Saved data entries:
=== Begin Enclosure ===
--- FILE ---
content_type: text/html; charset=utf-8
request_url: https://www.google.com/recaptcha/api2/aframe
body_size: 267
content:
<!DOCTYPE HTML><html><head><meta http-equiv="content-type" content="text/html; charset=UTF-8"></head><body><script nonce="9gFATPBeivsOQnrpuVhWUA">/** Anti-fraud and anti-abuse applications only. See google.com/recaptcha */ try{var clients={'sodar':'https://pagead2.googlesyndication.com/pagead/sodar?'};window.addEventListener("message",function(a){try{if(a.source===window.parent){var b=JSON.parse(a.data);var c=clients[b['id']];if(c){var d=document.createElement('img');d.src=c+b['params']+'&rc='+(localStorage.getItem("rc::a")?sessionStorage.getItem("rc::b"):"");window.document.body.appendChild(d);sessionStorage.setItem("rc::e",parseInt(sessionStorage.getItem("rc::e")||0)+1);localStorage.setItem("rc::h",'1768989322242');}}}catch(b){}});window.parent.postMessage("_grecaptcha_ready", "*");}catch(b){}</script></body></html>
=== End Enclosure ===
Could you write out all the entries exactly as given?

• **WRITTEN ANSWER**:
--- FILE ---
content_type: text/html; charset=utf-8
request_url: https://www.google.com/recaptcha/api2/aframe
body_size: 267
content:
<!DOCTYPE HTML><html><head><meta http-equiv="content-type" content="text/html; charset=UTF-8"></head><body><script nonce="9gFATPBeivsOQnrpuVhWUA">/** Anti-fraud and anti-abuse applications only. See google.com/recaptcha */ try{var clients={'sodar':'https://pagead2.googlesyndication.com/pagead/sodar?'};window.addEventListener("message",function(a){try{if(a.source===window.parent){var b=JSON.parse(a.data);var c=clients[b['id']];if(c){var d=document.createElement('img');d.src=c+b['params']+'&rc='+(localStorage.getItem("rc::a")?sessionStorage.getItem("rc::b"):"");window.document.body.appendChild(d);sessionStorage.setItem("rc::e",parseInt(sessionStorage.getItem("rc::e")||0)+1);localStorage.setItem("rc::h",'1768989322242');}}}catch(b){}});window.parent.postMessage("_grecaptcha_ready", "*");}catch(b){}</script></body></html>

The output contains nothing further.